The benefit to the Chinese would presumably be that a platform under their jurisdiction would be where the global miners were forced to come to trade.
Given the Chinese have in the past expressed concern about the market power of the big three, the view would appear to be that if the miners didn't control the physical trade then the pricing would be fairer and more transparent.
China's top economic planner even went so far as to accuse the major mining companies of manipulating the price of iron ore, saying in March they were behind the 83 percent rally in the benchmark Asian spot price between September's three-year low and a peak of $158.90 a tonne in February.
This was an extraordinary accusation by the National Development & Reform Commission, especially since it came without any substance, other than a woolly claim that shipments were held back in order to control supplies and send a fake market signal.
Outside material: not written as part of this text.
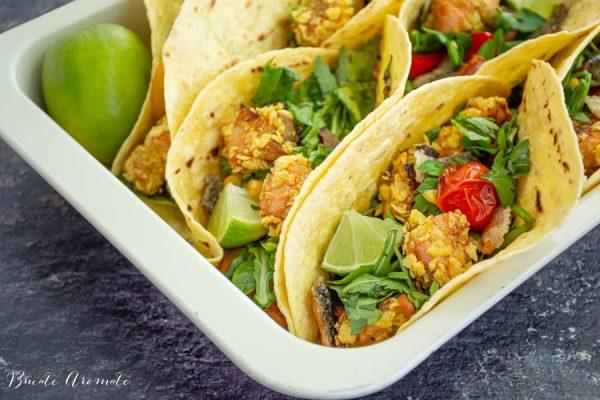 Tacos cu somon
The NDRC appeared to conveniently ignore the fact that the rally in prices coincided with record imports by Chinese steel mills, with the three months from November last year to January 2013 being the strongest on record.
As I wrote in March, there was probably a stronger case to say that iron ore was manipulated weaker when the spot price plunged 42 percent between April and September last year, even as China's imports held up remarkably well considering the weaker economic outlook prevailing at that time.
During the price slump there were reports of Chinese traders defaulting on iron ore cargoes, only to buy them back later at a lower price.
This practice appeared not to concern the NDRC at all, given its silence on the matter.
Thus the latest move to force trade to the CBMX platform should be seen as part of China's ongoing efforts to exert some influence over the iron ore trade.
FUTURES MARKET STILL THE ANSWER
The question is whether it will work, and here the answer is more than likely not in the way the Chinese might hope.
Yes, they may well be able to force more transactions onto the CBMX platform, and that in turn may well increase the transparency of pricing, at least for those party to the transactions if not the market as a whole.
But for as long as the big three miners' output is roughly equal to China's annual imports, the producers are always going to have the power to reduce supply if they feel prices are too low.
It would also appear that since the iron ore platforms don't require actual delivery of contracts, the system is open to manipulation by creating "paper" deals that are cancelled before actual shipment.
It's also likely that the miners will insist on keeping prices tied to existing benchmarks like the Platts index, in which case it could be argued that the platform for executing the trades is irrelevant.
Another key element is confidence in the system, and if any of the parties feel the CBMX platform is being manipulated, they will be extremely reluctant to use it.
This is why the best exchanges and trading systems are ones owned and operated by independent parties whose main interest is ensuring the integrity of the system, as this is the way they attract business.
I, and others, have argued that the best system for iron ore would be a deep and liquid futures markets with deliverable contracts.
But this requires the Chinese authorities to open up their financial systems to all comers, something that seems a long way off, especially since their latest move shows that coercion is still the preferred business model.